May 6, 2018 Rehearsal Recap

Portugal and the Big Five took to the stage today for their second run-throughs.

Here are your Eurovision words of the day:

  • Love
  • Death
  • Messages

Are there two more relaxed performers at this year’s Eurovision than Cláudia Pascoal and Isaura? Portugal are here to play genial host and Cláudia and Isaura are here to simply sing their ethereal song with no pressure on their shoulders.

Photo by: Andres Putting (Eurovision.tv)

SuRie has been a delight to follow in the lead up to Eurovision and just seems to be a lovely human being. United Kingdom have her standing in front of a tunnel of angular halogen tubes. It reminds us of a 1980s-era EPCOT Center live show. But she looks and sounds great, so we wish we liked “Storm” more.

Photo by: Andres Putting (Eurovision.tv)

Alfred & Amaia are insufferably adorable, so Spain just lets them get on stage and flirt with each other for three minutes. Grandmothers everywhere will be charmed.

Photo by: Andres Putting (Eurovision.tv)

No LED screen? No problem! Germany brought their own. Seems like a bit of a crutch to us. It’s not like “You Let Me Walk Alone” has vague, cryptic lyrics and it’s also not like Michael Schulte doesn’t have perfect English diction. Germany are over-gilding the lily.

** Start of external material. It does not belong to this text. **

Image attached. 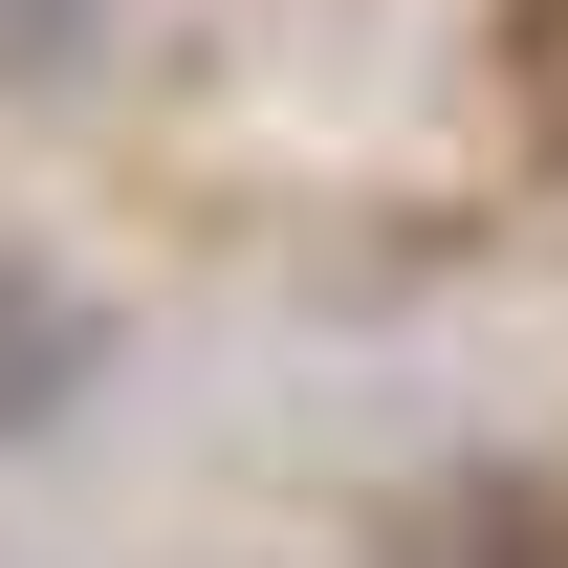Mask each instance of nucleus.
<instances>
[{"mask_svg": "<svg viewBox=\"0 0 568 568\" xmlns=\"http://www.w3.org/2000/svg\"><path fill=\"white\" fill-rule=\"evenodd\" d=\"M394 568H568V481H459V503H416Z\"/></svg>", "mask_w": 568, "mask_h": 568, "instance_id": "nucleus-1", "label": "nucleus"}, {"mask_svg": "<svg viewBox=\"0 0 568 568\" xmlns=\"http://www.w3.org/2000/svg\"><path fill=\"white\" fill-rule=\"evenodd\" d=\"M67 394H88V306H67V284H0V437L67 416Z\"/></svg>", "mask_w": 568, "mask_h": 568, "instance_id": "nucleus-2", "label": "nucleus"}, {"mask_svg": "<svg viewBox=\"0 0 568 568\" xmlns=\"http://www.w3.org/2000/svg\"><path fill=\"white\" fill-rule=\"evenodd\" d=\"M88 44H110V0H0V67H22V88L88 67Z\"/></svg>", "mask_w": 568, "mask_h": 568, "instance_id": "nucleus-3", "label": "nucleus"}]
</instances>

Photo by: Andres Putting (Eurovision.tv)

Both France and Italy have songs with messages this year, so it’s interesting to contrast how the two countries stage them. France took Madame Monsieur’s straightforward national final staging and expanded it. They make full use of the stage, including the catwalk and the bridges. Emilie and Jean-Karl are clad in Jean Paul Gaultier outfits that evoke their black turtleneck look while still adding a bit of Grand Prix grandeur. They have some audience engagement at the end. Their song is elegant, and it looks like they will be able to get their point across.

Photo by: Andres Putting (Eurovision.tv)

One of the concerns we have had about Italy’s “Non Mi Avete Fatto Niente” was whether they would be able to effectively convey the song’s message to an audience that mostly doesn’t speak Italian. Italy’s solution is to overlay selected lyrics on screen while Ermal Meta and Fabrizio Moro sing on stage. Unfortunately, they are painting themselves into a corner. They show a lot of lyrics in multiple languages in order to make sure Eurovision’s full audience gets it. The effect adds up to subtitling rather than underscoring an important point. It feels like they are hitting us on the head with a message hammer.

Photo by: Andres Putting (Eurovision.tv)

After the rehearsals, each of the Big Five acts drew for their halves in the Final. (Portugal previously drew the eighth slot.) Italy is the only country that drew the second half. Before you read too much into that, keep in mind that three of the last five Eurovision winners drew the first half. It’s really anyone’s game.